TO-DO LIST:
1/ Reproduce the passage of the Micro Maestro post from "So far I have" to "a servos position." word for word.
2/ In the Micro Maestro post, what is the Micro Maestro 6 connected to, and by what means?
3/ State whether each statement agrees with the Micro Maestro post, answering yes or no and quoting the words of the post that decide it. (a) The writer has managed to control servo speed using the Picaxe controller. (b) The Get Position command returns four bytes of data. (c) The writer sends the Get Position command with no pause after the Set Target command.

Hello
I am relatively new to the Pololu range of servo controllers and I am currently experimenting with servos using a Micro Maestro 6 which is connected to a Picaxe 08M2 microcontroller via serial comms.
So far I have been sucessful controlling servo positions, speed and acceleration using the Picaxe controller, however I am struggling to interpret the low byte and high byte data when I use the Get Position command to determine a servos position.
When I issue the 0x90 serial command I get two bytes of data back, but I am unsure how to interpret these numbers to get the actual servo position. The table below shows part of a spreadsheet giving the servo position which I am sending to the Micro Maestro 6, and the low & high byte data which is returned. I am allowing a brief pause between Set Target command and the Get Position Command to ensure that the servo gets to its final position. The manual refers to the data being returned as “the position is formatted as a standard littleendian two-byte unsigned integer” but I am unsure what this means.

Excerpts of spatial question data
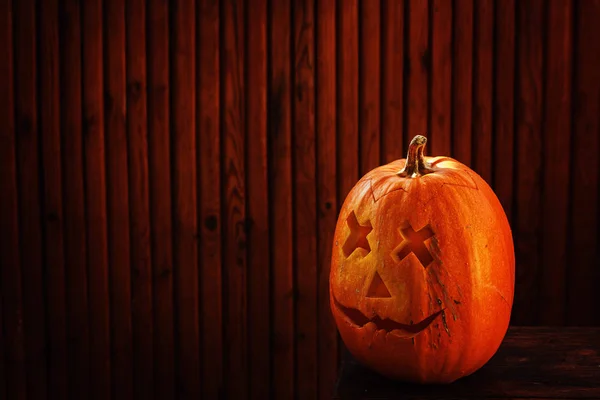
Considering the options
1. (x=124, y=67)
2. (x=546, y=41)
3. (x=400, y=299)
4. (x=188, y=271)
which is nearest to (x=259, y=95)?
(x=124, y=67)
--
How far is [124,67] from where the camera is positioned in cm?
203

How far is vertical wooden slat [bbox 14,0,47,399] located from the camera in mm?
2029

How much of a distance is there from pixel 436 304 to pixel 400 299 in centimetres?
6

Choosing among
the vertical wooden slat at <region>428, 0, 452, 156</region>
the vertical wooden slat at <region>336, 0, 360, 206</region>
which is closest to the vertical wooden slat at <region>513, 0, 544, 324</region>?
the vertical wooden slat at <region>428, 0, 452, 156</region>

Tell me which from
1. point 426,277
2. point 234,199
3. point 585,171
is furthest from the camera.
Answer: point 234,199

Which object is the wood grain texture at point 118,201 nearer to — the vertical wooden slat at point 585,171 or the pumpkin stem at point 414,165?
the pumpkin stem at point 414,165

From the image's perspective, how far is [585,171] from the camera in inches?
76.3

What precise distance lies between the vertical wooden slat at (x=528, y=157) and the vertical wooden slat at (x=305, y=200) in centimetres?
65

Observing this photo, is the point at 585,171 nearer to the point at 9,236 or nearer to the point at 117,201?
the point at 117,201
---
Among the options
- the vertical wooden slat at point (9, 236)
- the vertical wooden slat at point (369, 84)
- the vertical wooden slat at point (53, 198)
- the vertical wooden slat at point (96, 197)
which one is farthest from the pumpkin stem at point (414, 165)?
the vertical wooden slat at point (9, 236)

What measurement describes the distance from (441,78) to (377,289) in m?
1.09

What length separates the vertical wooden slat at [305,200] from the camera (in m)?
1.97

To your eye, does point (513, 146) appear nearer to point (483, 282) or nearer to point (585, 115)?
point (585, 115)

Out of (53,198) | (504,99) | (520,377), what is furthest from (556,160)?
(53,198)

TASK-BY-TASK SOLUTIONS:
1/
So far I have been sucessful controlling servo positions, speed and acceleration using the Picaxe controller, however I am struggling to interpret the low byte and high byte data when I use the Get Position command to determine a servos position.

2/ It is connected to a Picaxe 08M2 microcontroller via serial comms.

3/
(a) Yes: "controlling servo positions, speed and acceleration using the Picaxe controller"
(b) No: "I get two bytes of data back"
(c) No: "I am allowing a brief pause between Set Target command and the Get Position Command"